O que fazer numa situação como essa? Segundo o autor, várias pesquisas indicam que a maioria agiria para salvar a criança. Porém, mantendo o foco no que nos interessa, para que o dilema funcione e nos cause algum desconforto moral na vida real precisamos concordar que os vários pressupostos ocorrem na realidade, isto é, “se você chegar atrasado à entrevista perderá o emprego”, “se passar por uma viela”, “se a bateria do celular estiver descarregada”, “se a temperatura estiver alta ou baixa”, “se não houver vivalma para ajudar”, “se não houver ajuda haverá a morte”; etc.
Como dito anteriormente, o que eu desejo destacar é a baixíssima probabilidade de todas as condições ocorrerem concomitantemente e não apenas isso, pois, uma coisa é as chances de tais condições ocorrerem ao mesmo tempo, criando o evento pretendido; outra coisa é as chances do evento em si mesmo (já constituído) ocorrer e se repetir na realidade para uma quantidade significativa de pessoas de modo a representar algo desconfortável,  e passe a ser uma referência de comportamento a ser seguido ou evitado.
Em outras palavras, os dilemas morais são situações-limite extraordinárias com baixíssima probabilidade de ocorrerem na vida real e, desse modo, com pouco poder de generalização pelo simples fato de que ninguém vive em vielas ou laboratórios.
Nesse ponto creio que seja necessário afirmar que nas reflexões sobre tais dilemas talvez haja algum valor heurístico digno de nota, sobretudo no ambiente acadêmico. Talvez. O próprio Safatle os chama “passatempos acadêmicos” e eu, pessoalmente, num exercício de autocrítica, tenho muitas reservas às pesquisas nessa área.

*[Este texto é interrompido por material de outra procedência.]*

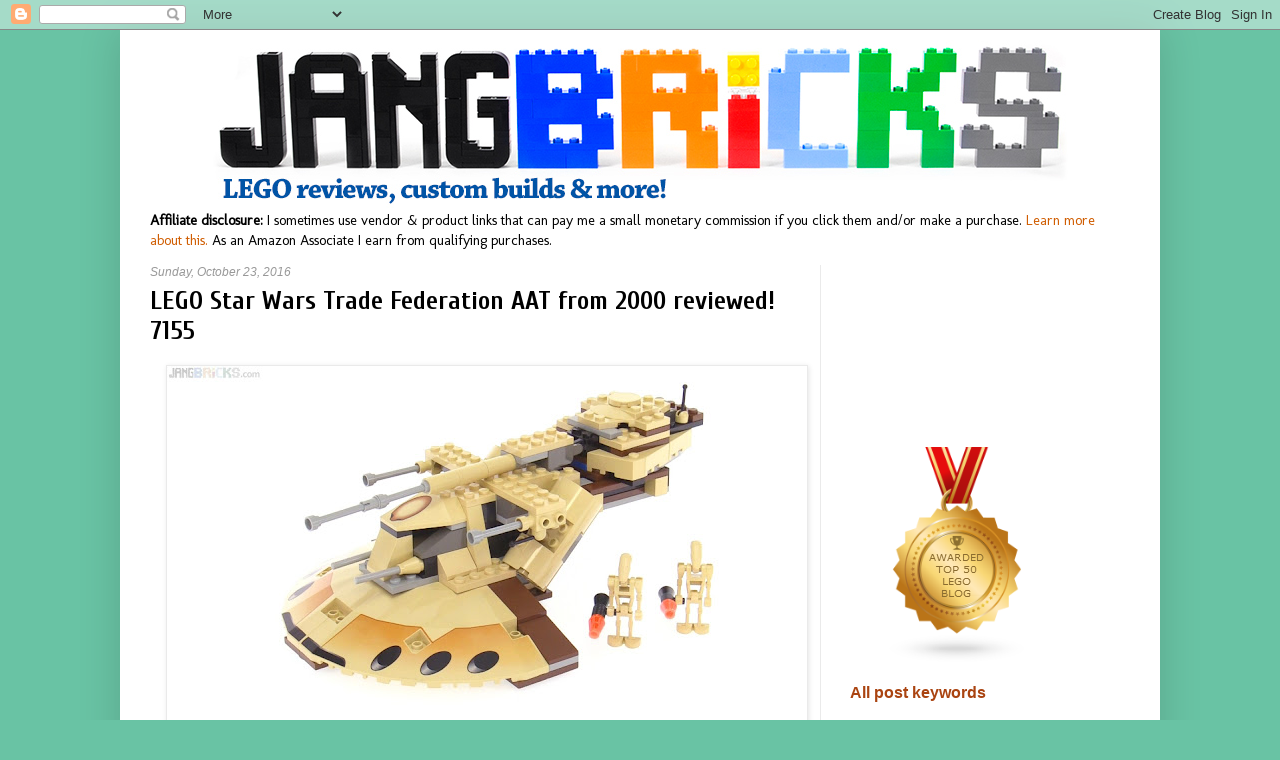

--- FILE ---
content_type: text/html; charset=utf-8
request_url: https://accounts.google.com/o/oauth2/postmessageRelay?parent=https%3A%2F%2Fwww.jangbricks.com&jsh=m%3B%2F_%2Fscs%2Fabc-static%2F_%2Fjs%2Fk%3Dgapi.lb.en.OE6tiwO4KJo.O%2Fd%3D1%2Frs%3DAHpOoo_Itz6IAL6GO-n8kgAepm47TBsg1Q%2Fm%3D__features__
body_size: 161
content:
<!DOCTYPE html><html><head><title></title><meta http-equiv="content-type" content="text/html; charset=utf-8"><meta http-equiv="X-UA-Compatible" content="IE=edge"><meta name="viewport" content="width=device-width, initial-scale=1, minimum-scale=1, maximum-scale=1, user-scalable=0"><script src='https://ssl.gstatic.com/accounts/o/2580342461-postmessagerelay.js' nonce="BsNQLxhzM79At-Po5JXaVQ"></script></head><body><script type="text/javascript" src="https://apis.google.com/js/rpc:shindig_random.js?onload=init" nonce="BsNQLxhzM79At-Po5JXaVQ"></script></body></html>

Mas, então, o que importa na busca do que eu chamei referência ética? Uma perspectiva que me parece interessante é defendida por Tara Smith em seu livro sobre a ética de Ayn Rand. Smith dirá que a moralidade é desenhada para guiar as ações humanas no curso normal de eventos (the normal course of events) de nossas vidas e não para casos de emergências ou situações-limite que nunca ocorreram e provavelmente nunca ocorrerão para a maioria dos indivíduos ao longo de todas as suas vidas. O curso normal de eventos é onde vivemos, dirá Smith.
As situações-limite envolvendo questões morais, exatamente por não fazerem parte da nossa rotina, não possuem (ou talvez possuam muito pouco) orientação sobre como devemos agir eticamente no cotidiano. Um princípio de orientação, por definição, só é possível em circunstancias essencialmente previsíveis. Os dilemas morais propostos são o oposto disso. Numa palavra, um princípio de orientação moral que lida apenas com o extraordinário torna-se inócuo para o nosso dia a dia.
Dito isso a ideia de “referência ética” ficará melhor definida se pensada como o conjunto de valores constituído a partir de nossas relações interpessoais reais e ordinárias ao longo do tempo e com o qual nos identificamos e que nos orienta eticamente na manutenção daquelas relações e na busca de nossa noção particular de “bem”.